The process of adding successive amino acid continues till the ‘stop’ codon is reached. Here, enzymes get active and the mRNA is released from the protein that has been synthesised.

This understanding of the sequence of events came in steps, following a series of experiments to deduce what was happening down at the invisible, molecular level. Nirenberg and Heinrich Matthaei first developed a way to create simple proteins in a test tube, using mRNA that had been extracted from cells. Khorana carried forward Niernberg’s work with the synthesis of RNA, which, in turn, could build proteins. Holley followed up with on the transport of mRNA and the synthesis.

The first RNA synthesised was a chain of only ‘U’s (the RNA equivalent of ‘T’ in DNA). This was found to code for a protein that was a chain of the amino acid, phenylalanine. We can see from the genetic code chart that the codon, ‘UUU’ codes for this amino acid. Repeating a chain of ‘CA’ in the RNA led to the histidin-threonine chain, and so on.

Individual components of the codons had to be identified through carefully designed experiments. For instance, for a particular element appearing in one of the groups, a radioactive form of the element could be used. Once this was done, a particular strand of DNA, when the DNA had been broken up, could be traced by the radioactive ‘trail’. Painstakingly, using methods like this, the meaning of each codon was worked out and the meaning of nature’s hidden code was pieced together. The concise and enduring formula, for individuals of a species to develop, as an expression of the proteins their cells produced, was discovered.

Khurana did the bulk of the work himself and finally completed the decoding, the identification of the amino acids that each of the sixty four codons represented. Along the way, Khorana developed techniques of locating, navigating and marking spots along the length of the DNA molecule, ways of cutting and spicing strands of DNA, the enzymes that could do this, the way to work with them. These were the forceps and scalpels of dissecting and assembling the fundamental components of genetics.

The scientific community soon realised the importance of the work that had been done. The human genome, or the entire code of the twenty three chromosomes, consists of nearly three billion genes. A handful was identified as being involved in specific human ailments. Khorana’s techniques gave rise to an industry of generating the specific scraps to help an individual lacking those specific genes to recover lost function. The community and industry immediately saw the immense potential of mapping the entire human genome. The task was obviously too large for individuals. Biophysicists, microbiologists, information technology experts, the world over, were drafted into the global Human Genome Project.

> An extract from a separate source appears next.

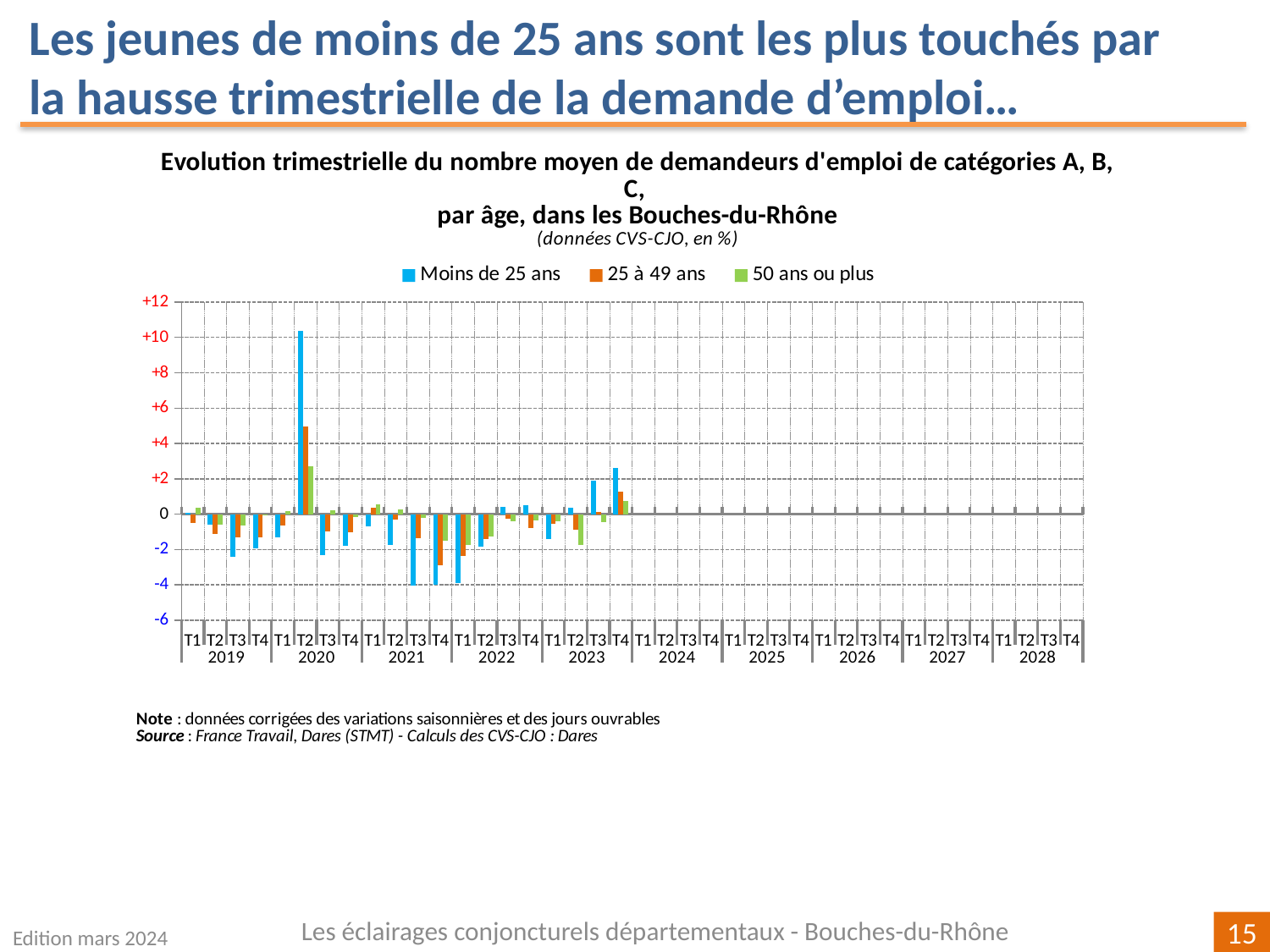
In T4 2023, which is larger: the value for 'Moins de 25 ans' or for '50 ans ou plus'? Moins de 25 ans In which quarter does the 'Moins de 25 ans' series reach its highest value? T2 2020 How many series does the legend list? 3 Is the value for '25 à 49 ans' in T2 2020 greater or less than +4? greater Which series reaches the highest value on the chart? Moins de 25 ans Is the value for 'Moins de 25 ans' in T2 2020 greater or less than +8? greater Which colour represents the '50 ans ou plus' series in the legend? green How many years are labeled on the x axis? 10 In T2 2020, which is larger: the value for 'Moins de 25 ans' or for '25 à 49 ans'? Moins de 25 ans Across the four quarters of 2023, do the values for 'Moins de 25 ans' rise or fall? rise Is the value for 'Moins de 25 ans' in T3 2021 greater or less than -2? less What kind of chart is shown on the slide? bar chart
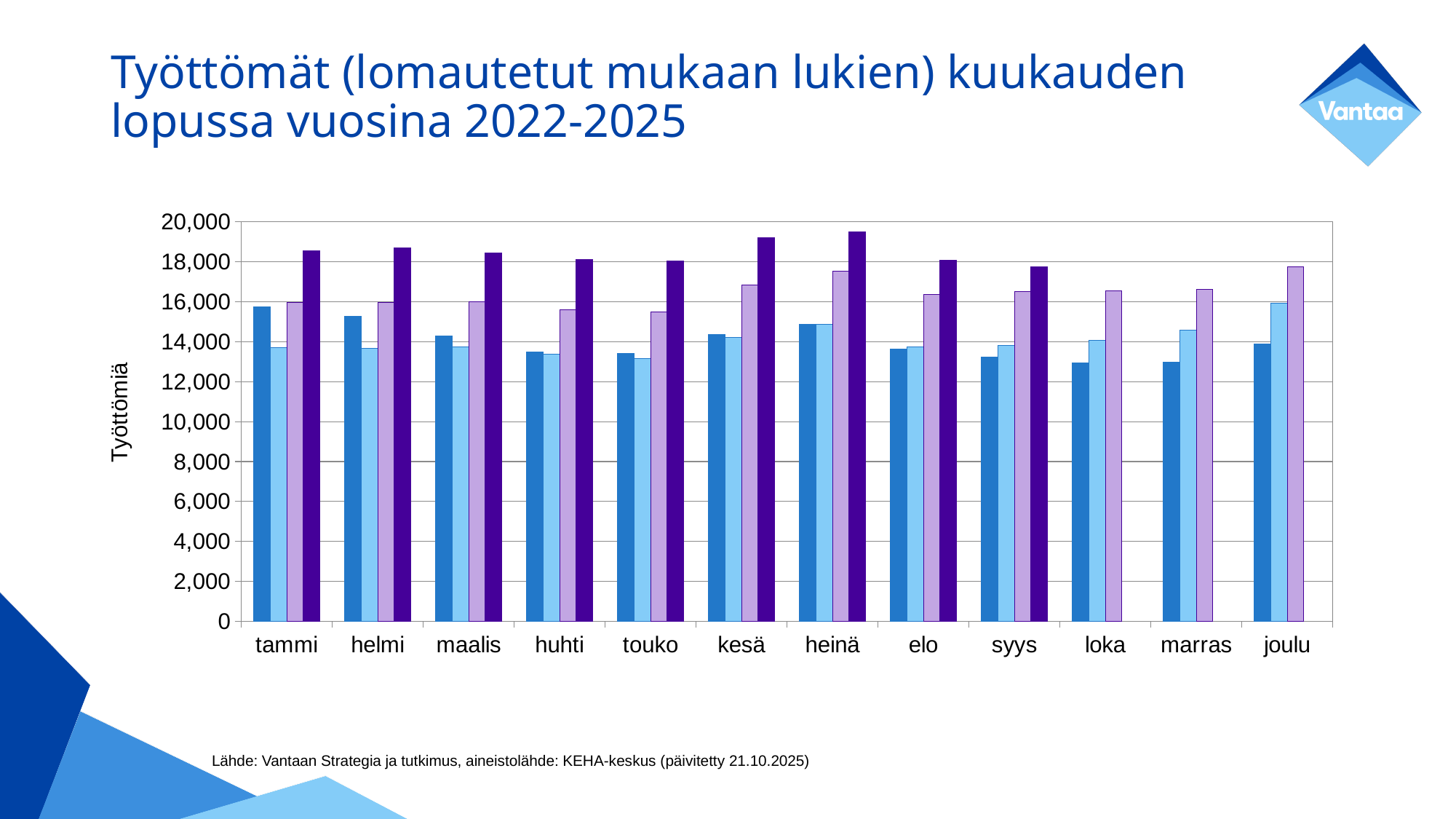
Is the dark purple bar for syys greater or less than 16,000? greater Is the dark purple bar for heinä greater or less than 18,000? greater What is the title of the chart's vertical axis? Työttömiä Do the dark blue bars rise or fall from tammi to maalis? fall Among the dark purple bars, which month has the highest value? heinä How many months in the chart have only three bars instead of four? 3 Is the light purple bar for joulu greater or less than 16,000? greater Which is larger: the light purple bar for kesä or the light purple bar for huhti? kesä How many months are shown on the x axis of the chart? 12 What kind of chart is shown on the slide? bar chart In heinä, which is larger: the dark purple bar or the dark blue bar? the dark purple bar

The Human Genome now stands mapped, both by a public group as well as by a private enterprise. Humankind now has the most basic blueprint of its nature. Human cells, in principle, can now be programmed to eliminate disease or the tendency to disease. There is the possibility of creating the super race, there are fears of misuse. Applications in law and crime detection are commonplace. There are fears of invasion of privacy.

The understanding of the mystery of heredity, hesitatingly probed 150 years ago, may be the most important part of knowledge in the twenty first century.

Khorana is today a naturalised citizen of the US. He is married to Esther Elizabeth Sibler and has three children. From 1970, he has been a professor in the Massachusetts Institute of Technology, where he has continued to make major contributions in the field of molecular biology. Along with Holley and Nirenberg, Khorana was awarded the Nobel Prize for medicine in 1968.